A polysaccharide (Sarg) extracted from the brown marine alga Sargassum stenophyllum was studied for its antivasculogenic effects in both in vivo and in vitro assays, as well as for its capacity to modify embryonic morphogenetic processes endogenously regulated by bFGF, a well-known angiogenic stimulator. The antivasculogenic activity of Sarg (6-1500 microg/implant) was evaluated in a chick yolk sac membrane assay and the embryonic morphogenesis was measured as the percentage cephalic length. Sarg alone (96-1500 microg/implant) and co-administered with hydrocortisone (HC; 156 microg/implant) decreased the vitelline vessel number by 23-100% and 54-100% respectively. The polysaccharide potentiated the antivasculogenic effect of HC (42% inhibition). Basic fibroblast growth factor-stimulated vasculogenesis (141% of vessels as compared to control) was partially reversed by Sarg. The treatment with Sarg also decreased the percentage cephalic length of 3.5- and 4-day chick embryos (as cultured in vivo and in vitro, respectively), uncoupled from any impairment in the body shape or embryotoxic effect. Due to polyanionic characteristics of Sarg, which are similar to those seen in the heparin molecule, we suggest that this polysaccharide should modulate the activity of heparin-binding vascular growth factors (such as bFGF, which also acts as a morphogen) mimetically interfering with heparan sulfate proteoglycans during microvessel formation.

Antiangiogenic and antitumoral properties of a polysaccharide isolated from the seaweed Sargassum stenophyllum.
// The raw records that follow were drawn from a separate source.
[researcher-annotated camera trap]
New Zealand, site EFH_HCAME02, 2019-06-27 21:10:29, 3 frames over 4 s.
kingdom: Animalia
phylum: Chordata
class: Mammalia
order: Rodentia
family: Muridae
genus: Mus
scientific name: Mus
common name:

The potential antiangiogenic and antitumoral properties of SargA, a polysaccharide extracted from the brown marine alga Sargassum stenophyllum, were studied in assays carried out in chick embryos and mice. Gelfoam plugs containing SargA (2-1500 microg/plug) implanted in vivo into fertilized 6-day-old chicken eggs induced dose-related antiangiogenic activity in the chorioallantoic membrane (CAM). By day 8, the highest dose of SargA alone decreased the vessel number in the CAM by 64%, but coadministered with hydrocortisone (156 microg/plug, which alone caused 30% inhibition) failed to potentiate its antiangiogenic effect. Combined with basic fibroblast growth factor (50 ng/plug), SargA (1500 microg/plug) abolished angiogenesis stimulated by this factor in both chick embryo CAM and in subcutaneous (s.c.) Gelfoam plugs implanted in the dorsal skin of Swiss mice (measured as plug hemoglobin content). Repeated s.c. injections of SargA (1.5 or 150 microg per animal per day for 3 days) close to B16F10 melanoma cell tumors in the dorsal skin of mice markedly decreased tumor growth in a dose-related fashion (by 40% and 80% at 2 weeks after the first injection, respectively), without evident signs of toxicity. SargA caused graded inhibitions of migration and viability of cultured B16F10 cells and also displayed antithrombotic activity in human plasma (5 mg/ml increased thrombin time 2.5-fold relative to saline). Thus, SargA exhibits pronounced antiangiogenic as well as antitumoral properties. Although the latter action of SargA might be related to the inhibition of angiogenesis, the polysaccharide also exerts cytotoxic effects on tumor cells. Because of its chemical characteristics and polyanionic constituents, we postulate that the polysaccharide SargA might modulate the activity of heparin-binding angiogenic growth factors.